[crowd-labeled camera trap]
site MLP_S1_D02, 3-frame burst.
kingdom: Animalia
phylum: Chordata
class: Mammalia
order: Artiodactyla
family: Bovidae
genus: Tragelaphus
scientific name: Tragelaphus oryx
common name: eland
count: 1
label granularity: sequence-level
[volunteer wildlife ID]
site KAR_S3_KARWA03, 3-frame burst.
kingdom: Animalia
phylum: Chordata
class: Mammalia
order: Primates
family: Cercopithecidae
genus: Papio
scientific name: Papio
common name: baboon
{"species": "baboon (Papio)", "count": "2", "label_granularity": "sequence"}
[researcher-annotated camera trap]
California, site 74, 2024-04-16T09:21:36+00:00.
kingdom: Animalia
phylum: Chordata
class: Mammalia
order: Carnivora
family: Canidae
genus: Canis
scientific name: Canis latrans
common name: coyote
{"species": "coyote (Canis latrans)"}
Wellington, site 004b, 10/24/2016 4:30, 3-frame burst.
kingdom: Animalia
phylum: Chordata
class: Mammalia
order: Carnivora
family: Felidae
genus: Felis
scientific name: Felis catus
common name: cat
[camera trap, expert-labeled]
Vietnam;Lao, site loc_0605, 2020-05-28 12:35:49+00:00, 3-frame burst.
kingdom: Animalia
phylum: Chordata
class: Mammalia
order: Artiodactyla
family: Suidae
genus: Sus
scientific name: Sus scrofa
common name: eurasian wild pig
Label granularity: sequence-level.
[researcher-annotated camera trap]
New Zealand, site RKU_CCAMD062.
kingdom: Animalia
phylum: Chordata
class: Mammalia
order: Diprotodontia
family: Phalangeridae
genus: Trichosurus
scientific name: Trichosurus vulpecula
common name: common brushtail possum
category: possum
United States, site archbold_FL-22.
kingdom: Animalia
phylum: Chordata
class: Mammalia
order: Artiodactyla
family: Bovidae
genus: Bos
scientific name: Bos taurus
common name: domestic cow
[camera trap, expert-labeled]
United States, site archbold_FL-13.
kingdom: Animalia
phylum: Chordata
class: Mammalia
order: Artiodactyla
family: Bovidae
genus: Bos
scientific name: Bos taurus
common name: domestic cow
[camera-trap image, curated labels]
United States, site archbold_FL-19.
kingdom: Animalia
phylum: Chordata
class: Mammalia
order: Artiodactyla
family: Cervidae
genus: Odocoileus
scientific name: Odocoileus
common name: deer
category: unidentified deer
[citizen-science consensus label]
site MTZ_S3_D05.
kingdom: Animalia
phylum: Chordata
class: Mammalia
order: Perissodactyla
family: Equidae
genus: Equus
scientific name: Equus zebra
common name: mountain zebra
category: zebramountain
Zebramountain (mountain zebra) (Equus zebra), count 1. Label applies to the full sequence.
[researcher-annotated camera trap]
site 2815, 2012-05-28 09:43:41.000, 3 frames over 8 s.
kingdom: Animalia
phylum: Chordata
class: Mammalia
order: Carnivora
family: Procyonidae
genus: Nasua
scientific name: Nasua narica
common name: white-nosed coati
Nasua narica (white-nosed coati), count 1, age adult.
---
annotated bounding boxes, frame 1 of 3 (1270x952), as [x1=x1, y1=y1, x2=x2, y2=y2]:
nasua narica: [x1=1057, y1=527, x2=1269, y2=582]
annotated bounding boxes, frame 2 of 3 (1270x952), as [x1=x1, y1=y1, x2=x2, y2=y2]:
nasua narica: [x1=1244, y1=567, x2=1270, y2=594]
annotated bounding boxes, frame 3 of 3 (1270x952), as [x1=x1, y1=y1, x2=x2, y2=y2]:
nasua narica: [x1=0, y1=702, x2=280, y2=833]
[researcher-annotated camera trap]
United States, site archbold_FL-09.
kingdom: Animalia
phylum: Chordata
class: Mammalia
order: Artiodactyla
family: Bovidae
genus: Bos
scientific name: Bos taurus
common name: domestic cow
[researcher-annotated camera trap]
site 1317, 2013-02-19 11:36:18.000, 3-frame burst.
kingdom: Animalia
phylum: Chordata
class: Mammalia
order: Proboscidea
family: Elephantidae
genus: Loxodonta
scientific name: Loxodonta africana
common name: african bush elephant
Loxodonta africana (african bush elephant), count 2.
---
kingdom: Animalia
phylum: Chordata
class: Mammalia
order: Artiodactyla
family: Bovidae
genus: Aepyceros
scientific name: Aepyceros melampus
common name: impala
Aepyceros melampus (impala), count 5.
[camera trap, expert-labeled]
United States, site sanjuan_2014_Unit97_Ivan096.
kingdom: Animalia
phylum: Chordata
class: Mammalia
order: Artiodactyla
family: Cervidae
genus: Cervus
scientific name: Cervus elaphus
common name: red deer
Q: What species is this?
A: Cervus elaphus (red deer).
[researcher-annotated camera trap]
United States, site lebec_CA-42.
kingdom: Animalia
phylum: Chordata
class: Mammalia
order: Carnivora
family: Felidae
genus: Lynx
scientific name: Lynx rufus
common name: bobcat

^^^^^^^^

* Problem details
Which lines hold the string "burst"? Copy all of them from the data above.

* Solution for this problem
site MLP_S1_D02, 3-frame burst.
site KAR_S3_KARWA03, 3-frame burst.
Wellington, site 004b, 10/24/2016 4:30, 3-frame burst.
Vietnam;Lao, site loc_0605, 2020-05-28 12:35:49+00:00, 3-frame burst.
site 1317, 2013-02-19 11:36:18.000, 3-frame burst.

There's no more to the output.